▸ EXTRAIT CITÉ
Le projet de loi 96 va-t-il aider la cause du français au Québec ? On le verra à l’usage, mais ce n’est pas certain. Par contre, cela nous donne un éclairage assez cru sur la façon dont le gouvernement de la Coalition avenir Québec (CAQ) gouverne et légifère.

Si la situation de la langue française au Québec est menacée, il aurait été normal d’en faire une étude sérieuse avant de légiférer. Et, disons-le d’entrée de jeu, 45 ans après l’adoption de la loi 101, il est bien possible qu’il soit utile ou même nécessaire de la revoir. Après tout, elle a été adoptée alors que l’internet et les réseaux sociaux n’existaient pas et on ne parlait ni de libre-échange ni de mondialisation.

Mais cela aurait pris trop de temps pour la CAQ. Il importait de présenter et d’adopter la loi avant les élections – question de pouvoir faire la campagne électorale sur le dos des partis qui « sont contre le français au Québec ». Ce qui devrait être suffisant pour une part non négligeable de l’électorat pour qui tout « ajout » à la loi 101 sera nécessairement une bonne chose.

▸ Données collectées

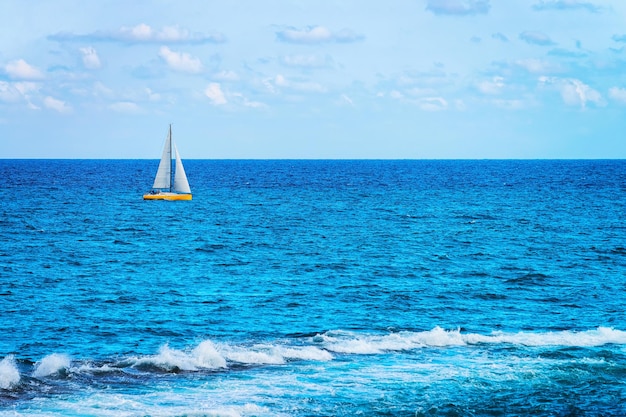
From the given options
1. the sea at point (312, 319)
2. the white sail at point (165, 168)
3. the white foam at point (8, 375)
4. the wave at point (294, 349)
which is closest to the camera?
the sea at point (312, 319)

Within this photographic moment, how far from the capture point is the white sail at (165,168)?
395 feet

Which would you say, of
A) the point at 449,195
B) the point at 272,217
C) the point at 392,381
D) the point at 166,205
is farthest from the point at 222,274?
the point at 449,195

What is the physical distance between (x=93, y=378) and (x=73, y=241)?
46338 millimetres

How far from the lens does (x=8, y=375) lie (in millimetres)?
30797

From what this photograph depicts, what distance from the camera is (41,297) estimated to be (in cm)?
4766

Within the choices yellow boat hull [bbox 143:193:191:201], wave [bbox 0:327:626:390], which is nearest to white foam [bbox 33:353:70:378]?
wave [bbox 0:327:626:390]

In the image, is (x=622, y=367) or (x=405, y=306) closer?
(x=622, y=367)

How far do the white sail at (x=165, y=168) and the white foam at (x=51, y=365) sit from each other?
3498 inches

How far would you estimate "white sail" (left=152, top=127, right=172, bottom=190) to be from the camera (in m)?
120

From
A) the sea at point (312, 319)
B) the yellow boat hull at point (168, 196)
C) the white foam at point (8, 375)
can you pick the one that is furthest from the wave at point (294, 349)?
the yellow boat hull at point (168, 196)

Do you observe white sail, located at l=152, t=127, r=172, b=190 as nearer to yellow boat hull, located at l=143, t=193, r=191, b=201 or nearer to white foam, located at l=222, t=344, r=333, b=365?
yellow boat hull, located at l=143, t=193, r=191, b=201

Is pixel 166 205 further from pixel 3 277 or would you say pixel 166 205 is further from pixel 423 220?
pixel 3 277

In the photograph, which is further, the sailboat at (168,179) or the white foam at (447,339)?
the sailboat at (168,179)

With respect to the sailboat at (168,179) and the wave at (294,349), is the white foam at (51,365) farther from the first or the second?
the sailboat at (168,179)
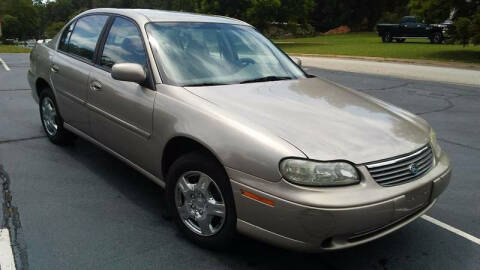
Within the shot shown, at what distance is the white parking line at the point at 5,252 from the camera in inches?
114

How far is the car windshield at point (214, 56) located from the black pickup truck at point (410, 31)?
27996mm

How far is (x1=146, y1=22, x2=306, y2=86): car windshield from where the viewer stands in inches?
141

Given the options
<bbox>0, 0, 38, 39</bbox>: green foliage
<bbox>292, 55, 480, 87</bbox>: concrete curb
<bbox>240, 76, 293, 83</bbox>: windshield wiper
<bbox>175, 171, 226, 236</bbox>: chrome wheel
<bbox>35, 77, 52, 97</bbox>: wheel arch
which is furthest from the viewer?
<bbox>0, 0, 38, 39</bbox>: green foliage

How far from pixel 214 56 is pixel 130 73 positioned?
2.40 feet

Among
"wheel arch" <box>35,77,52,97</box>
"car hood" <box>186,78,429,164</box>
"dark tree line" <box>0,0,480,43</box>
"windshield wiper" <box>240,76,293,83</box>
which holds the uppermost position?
"windshield wiper" <box>240,76,293,83</box>

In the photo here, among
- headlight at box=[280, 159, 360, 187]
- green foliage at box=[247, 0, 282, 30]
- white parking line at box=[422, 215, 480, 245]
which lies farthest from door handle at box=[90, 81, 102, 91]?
green foliage at box=[247, 0, 282, 30]

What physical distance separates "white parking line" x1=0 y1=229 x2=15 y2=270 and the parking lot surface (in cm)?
5

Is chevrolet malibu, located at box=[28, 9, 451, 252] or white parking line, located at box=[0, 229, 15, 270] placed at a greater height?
chevrolet malibu, located at box=[28, 9, 451, 252]

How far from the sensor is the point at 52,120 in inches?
212

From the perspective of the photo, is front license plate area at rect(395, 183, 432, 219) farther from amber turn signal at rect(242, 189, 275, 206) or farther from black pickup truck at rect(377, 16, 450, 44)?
black pickup truck at rect(377, 16, 450, 44)

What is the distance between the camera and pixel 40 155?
5.12m

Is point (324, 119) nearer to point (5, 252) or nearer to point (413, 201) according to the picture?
point (413, 201)

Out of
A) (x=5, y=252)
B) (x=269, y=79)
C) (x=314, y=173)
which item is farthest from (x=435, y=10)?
(x=5, y=252)

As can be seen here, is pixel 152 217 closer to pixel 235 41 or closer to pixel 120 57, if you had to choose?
pixel 120 57
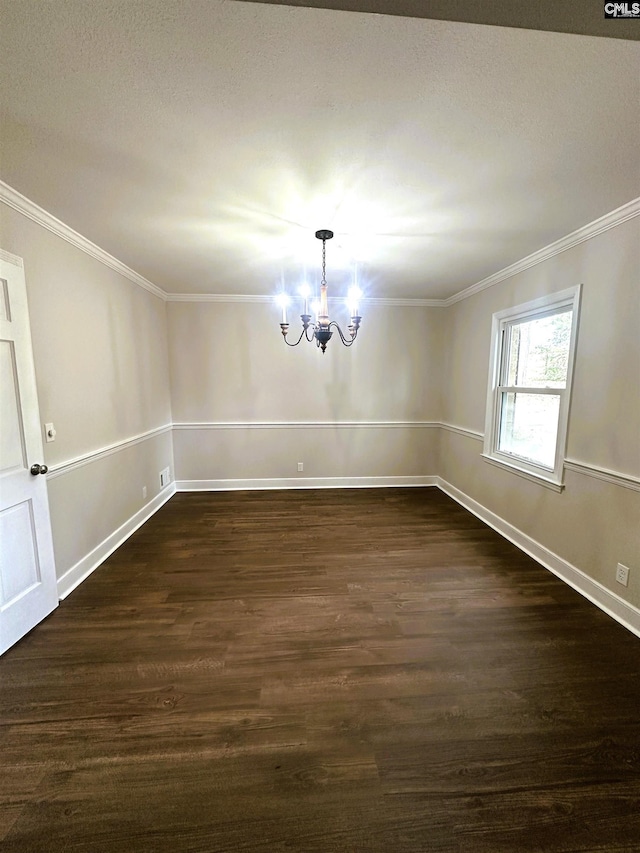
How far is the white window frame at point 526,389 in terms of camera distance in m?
2.43

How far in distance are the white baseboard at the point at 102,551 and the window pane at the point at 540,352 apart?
12.7ft

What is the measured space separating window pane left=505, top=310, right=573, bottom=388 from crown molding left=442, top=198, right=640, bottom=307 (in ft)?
1.52

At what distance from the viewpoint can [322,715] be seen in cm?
147

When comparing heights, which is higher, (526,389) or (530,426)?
(526,389)

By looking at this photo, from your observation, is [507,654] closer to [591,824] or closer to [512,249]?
[591,824]

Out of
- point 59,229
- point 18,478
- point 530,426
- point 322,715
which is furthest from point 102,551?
point 530,426

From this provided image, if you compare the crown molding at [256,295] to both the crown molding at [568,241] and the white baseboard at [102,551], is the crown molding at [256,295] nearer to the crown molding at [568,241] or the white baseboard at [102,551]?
the crown molding at [568,241]

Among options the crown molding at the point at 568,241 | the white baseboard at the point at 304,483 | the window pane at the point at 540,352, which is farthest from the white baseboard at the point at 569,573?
the crown molding at the point at 568,241

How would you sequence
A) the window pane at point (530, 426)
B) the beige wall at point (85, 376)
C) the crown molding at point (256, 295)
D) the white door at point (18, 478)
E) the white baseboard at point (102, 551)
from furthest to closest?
1. the window pane at point (530, 426)
2. the white baseboard at point (102, 551)
3. the beige wall at point (85, 376)
4. the crown molding at point (256, 295)
5. the white door at point (18, 478)

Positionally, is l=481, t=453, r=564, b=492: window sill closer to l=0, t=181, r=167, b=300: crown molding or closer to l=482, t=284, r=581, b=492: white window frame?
l=482, t=284, r=581, b=492: white window frame

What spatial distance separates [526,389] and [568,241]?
1151mm

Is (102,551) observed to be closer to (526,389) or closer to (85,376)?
(85,376)

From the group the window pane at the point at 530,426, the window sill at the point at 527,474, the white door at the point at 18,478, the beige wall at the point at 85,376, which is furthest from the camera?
the window pane at the point at 530,426

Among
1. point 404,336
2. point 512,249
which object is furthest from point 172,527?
point 512,249
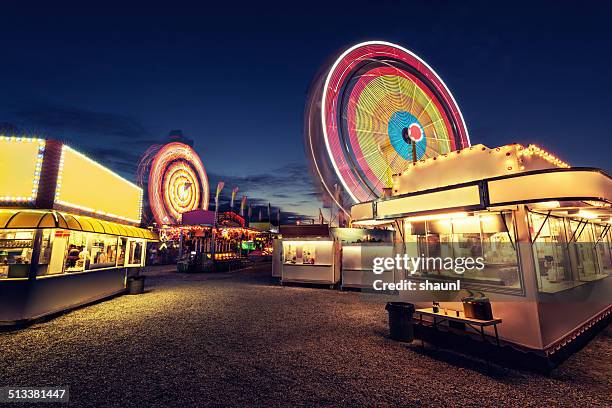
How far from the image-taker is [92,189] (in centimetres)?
1098

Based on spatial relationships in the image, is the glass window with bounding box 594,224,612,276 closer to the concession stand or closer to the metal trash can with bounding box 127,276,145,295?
the concession stand

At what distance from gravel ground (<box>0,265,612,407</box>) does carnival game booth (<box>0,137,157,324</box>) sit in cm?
117

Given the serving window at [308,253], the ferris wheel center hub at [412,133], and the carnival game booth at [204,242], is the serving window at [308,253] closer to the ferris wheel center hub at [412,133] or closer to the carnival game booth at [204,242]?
the ferris wheel center hub at [412,133]

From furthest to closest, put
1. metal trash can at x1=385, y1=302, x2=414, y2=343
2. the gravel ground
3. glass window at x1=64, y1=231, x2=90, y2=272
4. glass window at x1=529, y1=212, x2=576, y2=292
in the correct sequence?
glass window at x1=64, y1=231, x2=90, y2=272
metal trash can at x1=385, y1=302, x2=414, y2=343
glass window at x1=529, y1=212, x2=576, y2=292
the gravel ground

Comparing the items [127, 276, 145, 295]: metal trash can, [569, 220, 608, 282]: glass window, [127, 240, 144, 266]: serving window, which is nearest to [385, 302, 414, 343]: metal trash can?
[569, 220, 608, 282]: glass window

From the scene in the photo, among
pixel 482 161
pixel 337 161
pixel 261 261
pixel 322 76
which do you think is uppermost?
pixel 322 76

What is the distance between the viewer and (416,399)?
398cm

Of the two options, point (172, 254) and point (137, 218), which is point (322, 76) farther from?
point (172, 254)

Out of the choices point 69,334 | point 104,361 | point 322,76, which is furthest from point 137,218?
point 322,76

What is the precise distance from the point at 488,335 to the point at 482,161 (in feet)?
12.8

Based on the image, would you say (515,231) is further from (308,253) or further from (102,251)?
(102,251)

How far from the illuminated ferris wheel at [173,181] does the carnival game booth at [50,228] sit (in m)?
19.1

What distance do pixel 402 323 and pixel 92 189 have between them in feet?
40.7

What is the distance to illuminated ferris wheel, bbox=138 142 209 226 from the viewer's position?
98.1 feet
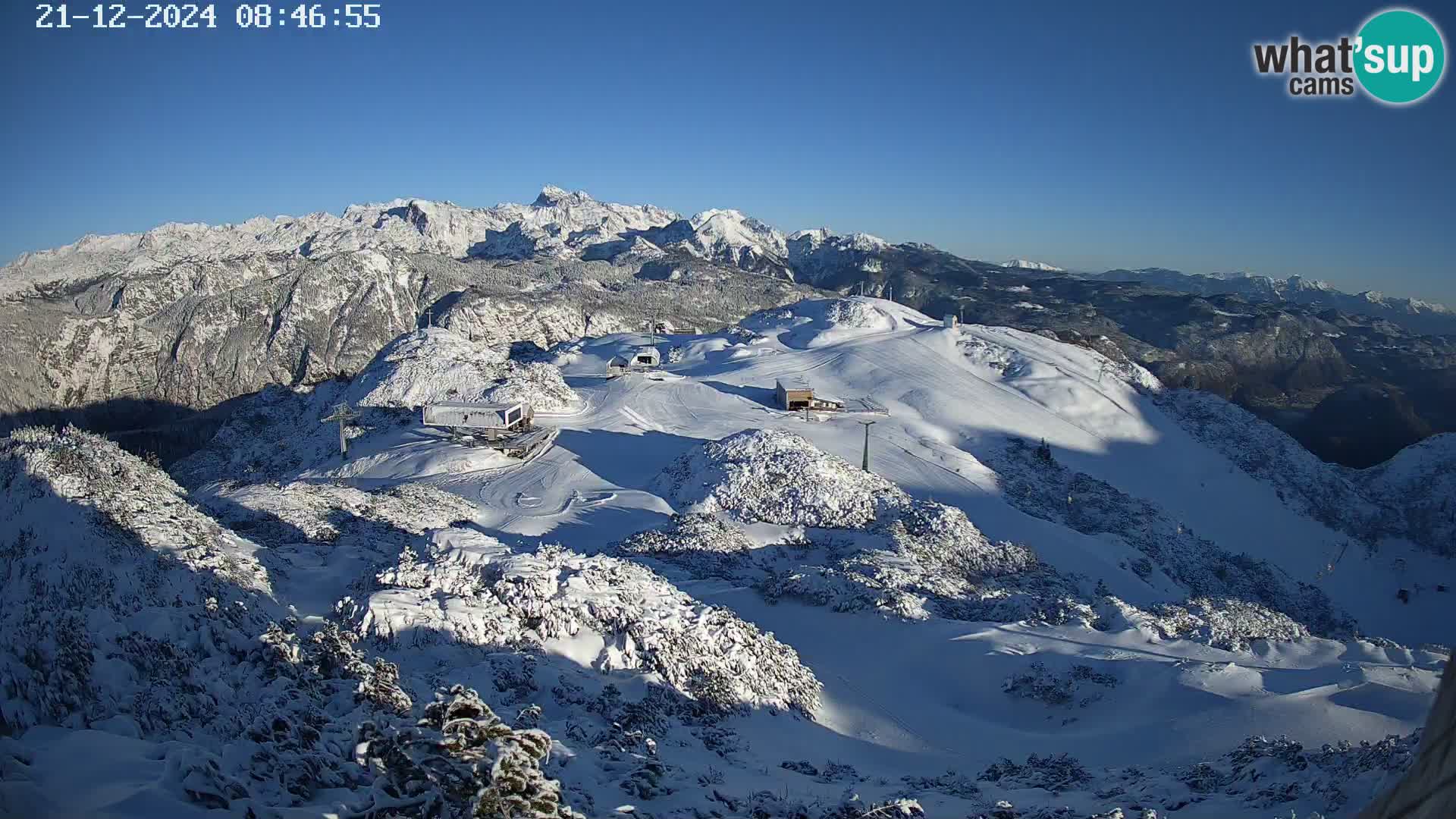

▸ TÂCHES À RÉALISER
(1) Dans le texte sur le projet de loi 96, recopiez tout le passage allant de « Le projet de » jusqu'à « gouverne et légifère. », en remplaçant « gouvernement » par « cabinet ».
(2) Rédigez la suite du texte sur le projet de loi 96 à partir de l'endroit où il s'arrête.
Ces données proviennent d'une autre source.

▸ RÉPONSES
(1)
Le projet de loi 96 va-t-il aider la cause du français au Québec ? On le verra à l’usage, mais ce n’est pas certain. Par contre, cela nous donne un éclairage assez cru sur la façon dont le cabinet de la Coalition avenir Québec (CAQ) gouverne et légifère.

(2)
On a donc choisi de prendre la loi 101 et de resserrer d’un quart de tour tous les boulons disponibles. Ce qui ne change rien de fondamental et qui n’aura sans doute pas d’effet réel sur la situation du français.

Mais pour avoir l’effet souhaité, il importait de serrer le plus de boulons possible pour donner l’impression qu’on a fait quelque chose pour freiner le déclin du français, mais sans donner un nouveau regard à l’ensemble du dossier. C’est le syndrome : la loi 101 ne marche pas, il faut plus de lois 101.

Sauf qu’il y aura parfois des effets carrément négatifs.

Par exemple, dans toutes les démocraties, on rebute à donner un pouvoir de perquisition et de saisie sans la permission d’un juge. Pas même pour les policiers qui luttent contre le crime organisé ou le terrorisme. Mais c’est ce que pourront faire les inspecteurs de l’Office québécois de la langue française au cas où un courriel de trop aurait été envoyé en anglais.

Dans un gouvernement normal, le ministre de la Justice aurait gentiment indiqué à son collègue que cet article de la loi n’est pas vraiment nécessaire et ne va que causer d’inutiles mauvaises perceptions. Mais voilà, le ministre de la Justice est aussi ministre responsable de la Langue française, et M. Jolin-Barrette insiste que tout cela a été monté en épingle… et l’article sera maintenu !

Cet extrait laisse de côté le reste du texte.